İzmir Dokuz Eylül Üniversitesi (DEÜ) Deprem Araştırma ve Uygulama Merkezi (DAUM) Müdürü Prof. Dr. Hasan Sözbilir, İzmir açıklarında meydana gelen ve 117 kişinin ölümüne neden olan 6.6 büyüklüğündeki depremin bölgedeki diğer fayları tetiklediğini söyledi. Samos’un batısında bulunan ve 6.8 büyüklüğünde depremler üretme potansiyeline sahip olan fayın da tetiklendiğini kaydeden Sözbilir, İzmir’de kentsel dönüşüme ağırlık verilmesi çağrısında bulundu.

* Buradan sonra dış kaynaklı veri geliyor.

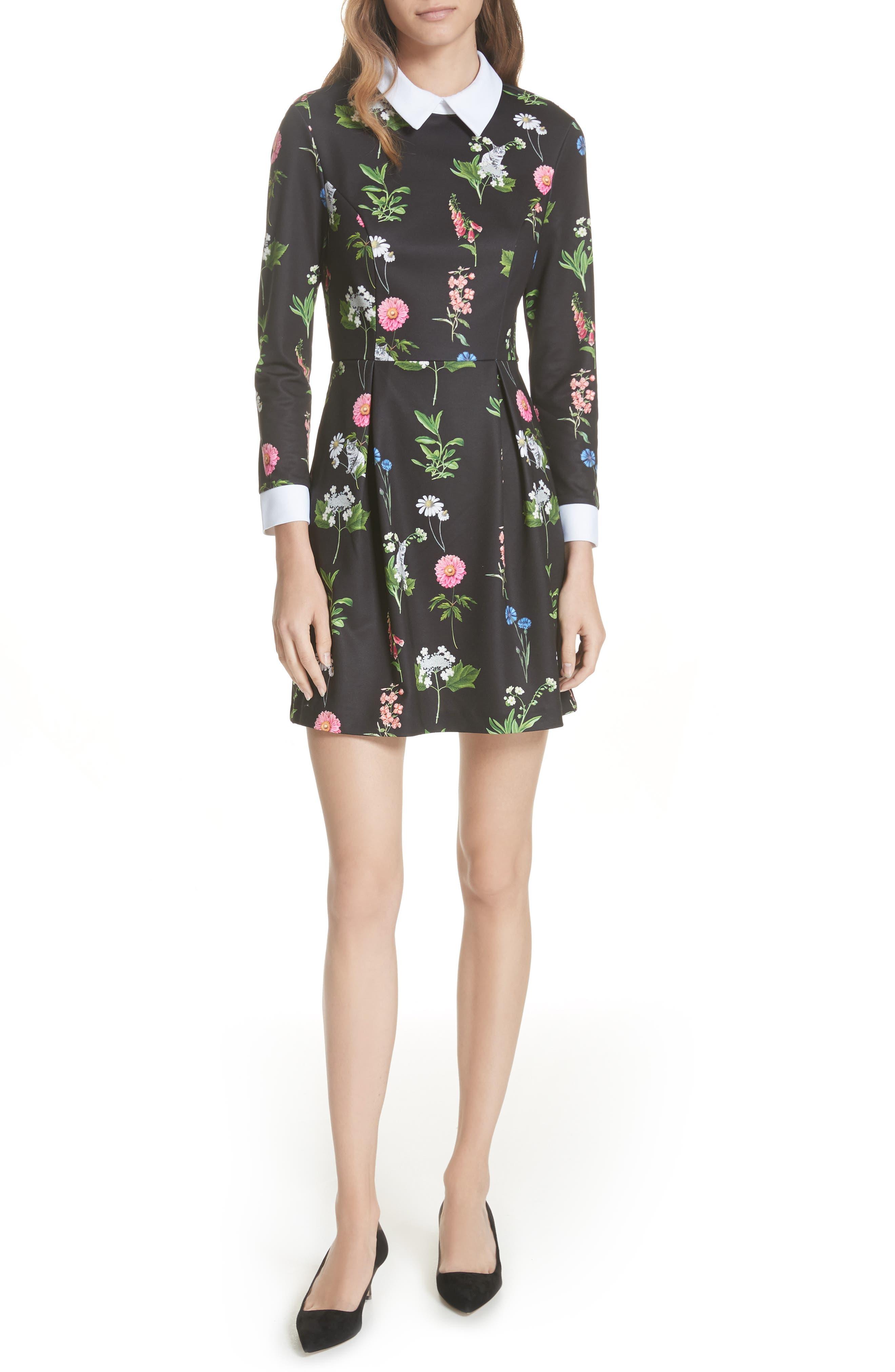 Matredi Florence Point Collar Dress,                             Main thumbnail 1, color,                             001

‘Samos’un batısındaki faylar, 6.8 büyüklüğünde depremler üretme potansiyeline sahip’
Samos’un batısındaki fayın yarattığı depremlerin Gülbahçe, Tuzla, Seferihisar fayıyla aynı doğrultuda olduğunu belirten Prof. Dr. Hasan Sözbilir, “Samos’un batısındaki faylar, aslında Gülbahçe, Tuzla, Seferihisar fayının denizdeki karşılığı diyebiliriz. Samos’un batısındaki faylar, 6.8 büyüklüğünde depremler üretme potansiyeline sahip. Bu faylar, 1900 öncesi dönemlerde bu tür depremleri üretmiş. Gelecekte de bu tür depremleri, üretme potansiyelleri var” dedi. Bundan sonrası için de uyarılarda bulunan Prof. Dr. Hasan Sözbilir, “Bu, İzmir ölçeğinde özellikle Bayraklı, Alsancak, Bostanlı, Karşıyaka, İnciraltı, Güzelbahçe ve Ürkmez gibi bölgelerde kentsel dönüşüme ağırlık verilmesi anlamına geliyor” diye konuştu.
Prof. Dr. Hasan Sözbilir, 2017’deki Bodrum depremi ve 30 Ekim 2020’deki yıkıcı depremin, Türkiye’yi çevreleyen denizler altındaki diri fayların da dikkate alınması gerektiğini gösterdiğini hatırlattı. Prof. Dr. Hasan Sözbilir, Türkiye diri fay haritasının 10 yılda bir yenilenmesi gerektiğinin altını çizdi.